*Spatial reasoning question data*:
◇ ◇ ◇ ◇
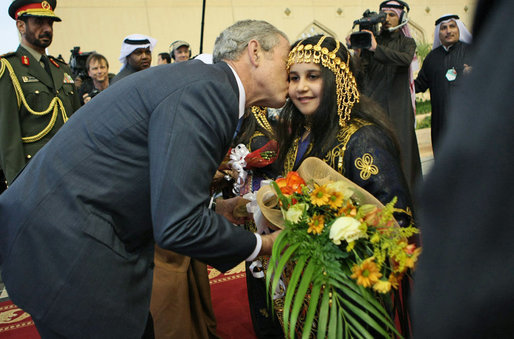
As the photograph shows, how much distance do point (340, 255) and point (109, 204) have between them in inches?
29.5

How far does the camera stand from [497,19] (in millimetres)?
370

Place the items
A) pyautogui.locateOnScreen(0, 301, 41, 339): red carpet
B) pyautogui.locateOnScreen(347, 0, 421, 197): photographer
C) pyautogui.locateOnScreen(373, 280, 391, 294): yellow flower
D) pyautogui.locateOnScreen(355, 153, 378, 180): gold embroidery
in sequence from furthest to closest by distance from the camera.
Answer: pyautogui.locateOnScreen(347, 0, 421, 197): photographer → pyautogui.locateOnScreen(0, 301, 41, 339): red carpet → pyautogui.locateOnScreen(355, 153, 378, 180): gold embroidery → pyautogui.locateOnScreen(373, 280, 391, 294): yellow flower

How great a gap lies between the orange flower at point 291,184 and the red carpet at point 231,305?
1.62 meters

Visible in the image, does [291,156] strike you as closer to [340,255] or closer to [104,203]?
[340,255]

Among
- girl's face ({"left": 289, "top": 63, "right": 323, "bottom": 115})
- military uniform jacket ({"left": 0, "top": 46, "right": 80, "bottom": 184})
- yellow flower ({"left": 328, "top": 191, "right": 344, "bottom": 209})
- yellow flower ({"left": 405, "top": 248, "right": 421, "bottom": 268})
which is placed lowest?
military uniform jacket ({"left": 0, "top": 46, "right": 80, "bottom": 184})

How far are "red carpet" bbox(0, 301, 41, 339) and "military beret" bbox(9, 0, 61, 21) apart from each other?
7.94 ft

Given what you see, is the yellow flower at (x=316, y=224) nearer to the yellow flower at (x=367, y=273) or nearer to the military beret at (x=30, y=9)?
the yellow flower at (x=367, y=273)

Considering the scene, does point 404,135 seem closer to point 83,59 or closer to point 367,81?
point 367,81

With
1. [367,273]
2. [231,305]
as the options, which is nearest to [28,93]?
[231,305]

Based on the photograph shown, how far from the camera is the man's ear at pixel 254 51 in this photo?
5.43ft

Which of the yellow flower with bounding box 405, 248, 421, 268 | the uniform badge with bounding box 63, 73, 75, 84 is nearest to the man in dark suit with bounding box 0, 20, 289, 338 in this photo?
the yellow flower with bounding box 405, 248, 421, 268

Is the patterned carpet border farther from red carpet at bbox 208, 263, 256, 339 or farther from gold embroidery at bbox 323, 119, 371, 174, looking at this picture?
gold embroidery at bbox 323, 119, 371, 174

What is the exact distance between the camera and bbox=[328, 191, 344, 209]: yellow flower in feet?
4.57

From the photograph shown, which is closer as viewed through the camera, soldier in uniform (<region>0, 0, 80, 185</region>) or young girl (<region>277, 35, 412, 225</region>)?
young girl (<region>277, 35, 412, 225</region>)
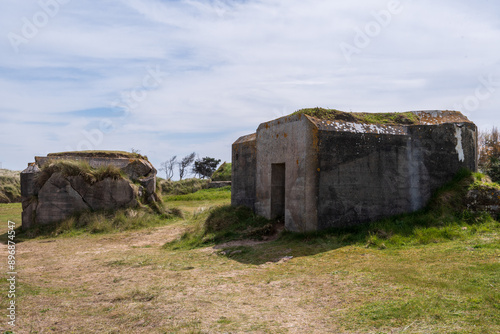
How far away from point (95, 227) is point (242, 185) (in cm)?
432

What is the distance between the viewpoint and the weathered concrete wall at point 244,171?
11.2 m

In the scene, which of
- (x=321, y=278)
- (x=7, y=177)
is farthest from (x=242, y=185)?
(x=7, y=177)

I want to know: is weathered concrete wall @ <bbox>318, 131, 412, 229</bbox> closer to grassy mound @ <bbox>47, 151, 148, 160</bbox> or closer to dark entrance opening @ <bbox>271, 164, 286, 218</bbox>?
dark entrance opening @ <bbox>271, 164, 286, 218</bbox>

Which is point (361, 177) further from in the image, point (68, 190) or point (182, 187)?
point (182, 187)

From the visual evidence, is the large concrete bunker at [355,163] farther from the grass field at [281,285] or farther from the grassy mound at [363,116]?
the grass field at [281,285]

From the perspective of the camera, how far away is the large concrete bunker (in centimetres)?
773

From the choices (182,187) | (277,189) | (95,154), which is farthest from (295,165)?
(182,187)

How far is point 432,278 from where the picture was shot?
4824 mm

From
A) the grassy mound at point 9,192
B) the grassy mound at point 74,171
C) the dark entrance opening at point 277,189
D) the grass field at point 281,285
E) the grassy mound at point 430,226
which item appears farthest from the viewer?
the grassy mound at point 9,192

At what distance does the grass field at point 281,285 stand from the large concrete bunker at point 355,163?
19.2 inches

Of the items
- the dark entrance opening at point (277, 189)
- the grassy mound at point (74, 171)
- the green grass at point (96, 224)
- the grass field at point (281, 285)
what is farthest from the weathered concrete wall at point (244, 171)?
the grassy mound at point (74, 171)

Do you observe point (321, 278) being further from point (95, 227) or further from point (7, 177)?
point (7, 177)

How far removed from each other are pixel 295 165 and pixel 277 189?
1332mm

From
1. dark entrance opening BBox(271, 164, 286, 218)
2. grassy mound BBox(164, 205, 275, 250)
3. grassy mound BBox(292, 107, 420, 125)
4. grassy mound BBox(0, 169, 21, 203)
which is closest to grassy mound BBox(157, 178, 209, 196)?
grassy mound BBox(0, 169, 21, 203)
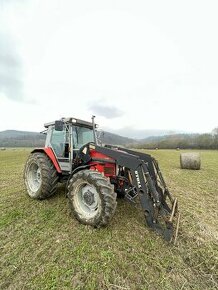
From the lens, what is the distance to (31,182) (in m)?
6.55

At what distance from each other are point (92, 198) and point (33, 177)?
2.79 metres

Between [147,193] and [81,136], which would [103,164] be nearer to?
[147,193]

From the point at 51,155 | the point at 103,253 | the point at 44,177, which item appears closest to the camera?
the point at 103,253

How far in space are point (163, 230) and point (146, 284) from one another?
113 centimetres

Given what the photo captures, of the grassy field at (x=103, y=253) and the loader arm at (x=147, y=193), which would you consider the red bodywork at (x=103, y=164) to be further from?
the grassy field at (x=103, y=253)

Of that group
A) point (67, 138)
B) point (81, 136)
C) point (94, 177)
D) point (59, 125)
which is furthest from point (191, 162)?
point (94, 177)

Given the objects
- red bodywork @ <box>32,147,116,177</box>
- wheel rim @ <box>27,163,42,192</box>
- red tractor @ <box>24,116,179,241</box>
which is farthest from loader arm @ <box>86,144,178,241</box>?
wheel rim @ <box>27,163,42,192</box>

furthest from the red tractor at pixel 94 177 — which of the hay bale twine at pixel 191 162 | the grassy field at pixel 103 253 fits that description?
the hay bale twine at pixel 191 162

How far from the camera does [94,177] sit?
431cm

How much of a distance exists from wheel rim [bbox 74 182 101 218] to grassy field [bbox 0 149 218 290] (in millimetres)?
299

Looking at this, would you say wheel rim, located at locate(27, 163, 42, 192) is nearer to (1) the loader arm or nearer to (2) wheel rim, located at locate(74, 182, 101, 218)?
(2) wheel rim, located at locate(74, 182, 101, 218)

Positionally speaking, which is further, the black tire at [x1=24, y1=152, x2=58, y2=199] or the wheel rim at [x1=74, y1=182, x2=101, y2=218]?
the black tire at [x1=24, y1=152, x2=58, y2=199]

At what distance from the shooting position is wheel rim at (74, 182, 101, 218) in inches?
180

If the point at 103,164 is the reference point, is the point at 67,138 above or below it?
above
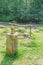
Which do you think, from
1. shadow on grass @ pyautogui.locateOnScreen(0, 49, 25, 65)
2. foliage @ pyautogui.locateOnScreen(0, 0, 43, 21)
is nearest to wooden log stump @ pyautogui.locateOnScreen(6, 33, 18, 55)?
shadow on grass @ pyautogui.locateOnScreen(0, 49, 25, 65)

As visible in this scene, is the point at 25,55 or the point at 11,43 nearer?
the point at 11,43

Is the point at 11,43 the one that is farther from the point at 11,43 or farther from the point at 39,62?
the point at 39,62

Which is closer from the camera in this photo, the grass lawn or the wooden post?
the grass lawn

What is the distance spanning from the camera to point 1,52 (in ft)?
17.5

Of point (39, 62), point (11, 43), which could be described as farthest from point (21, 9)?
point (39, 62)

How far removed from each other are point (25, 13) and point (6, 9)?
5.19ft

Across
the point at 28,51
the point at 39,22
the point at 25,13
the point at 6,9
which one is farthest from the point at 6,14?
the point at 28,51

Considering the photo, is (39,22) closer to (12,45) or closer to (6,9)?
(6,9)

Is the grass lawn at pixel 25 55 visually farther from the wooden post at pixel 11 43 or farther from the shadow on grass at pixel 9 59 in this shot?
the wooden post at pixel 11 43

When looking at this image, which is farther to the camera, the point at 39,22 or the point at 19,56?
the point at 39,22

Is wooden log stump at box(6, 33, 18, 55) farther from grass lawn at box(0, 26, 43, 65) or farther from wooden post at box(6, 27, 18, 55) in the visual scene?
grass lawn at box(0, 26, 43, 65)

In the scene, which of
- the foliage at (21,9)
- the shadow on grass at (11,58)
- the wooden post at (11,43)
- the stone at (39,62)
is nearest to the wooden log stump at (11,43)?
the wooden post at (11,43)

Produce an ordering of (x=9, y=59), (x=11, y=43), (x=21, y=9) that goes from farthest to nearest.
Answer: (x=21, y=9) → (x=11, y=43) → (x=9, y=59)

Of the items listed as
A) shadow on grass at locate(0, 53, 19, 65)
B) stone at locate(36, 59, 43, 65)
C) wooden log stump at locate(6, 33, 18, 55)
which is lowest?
◇ ◇ ◇ ◇
*WHAT THE TASK REQUIRES*: Copy out everything from the line containing "Is the grass" down to the last line of the entries, with no changes.

*RESPONSE*:
Is the grass lawn at pixel 25 55 visually farther from the wooden post at pixel 11 43 or farther from the shadow on grass at pixel 9 59 in this shot?
the wooden post at pixel 11 43

When looking at this image, which is farther to the camera, the point at 39,22 or the point at 19,56?
the point at 39,22

Is wooden log stump at box(6, 33, 18, 55) farther from grass lawn at box(0, 26, 43, 65) or farther from wooden post at box(6, 27, 18, 55) in the visual scene?
grass lawn at box(0, 26, 43, 65)

In the scene, which of
- the foliage at (21,9)
- the shadow on grass at (11,58)
- the wooden post at (11,43)
- the stone at (39,62)
is nearest to the wooden log stump at (11,43)?
the wooden post at (11,43)

Produce an ordering of (x=9, y=59), (x=11, y=43), (x=21, y=9) that goes from farthest to nearest.
Answer: (x=21, y=9) → (x=11, y=43) → (x=9, y=59)

Of the items listed as
A) shadow on grass at locate(0, 53, 19, 65)
B) stone at locate(36, 59, 43, 65)
C) wooden log stump at locate(6, 33, 18, 55)
which is lowest?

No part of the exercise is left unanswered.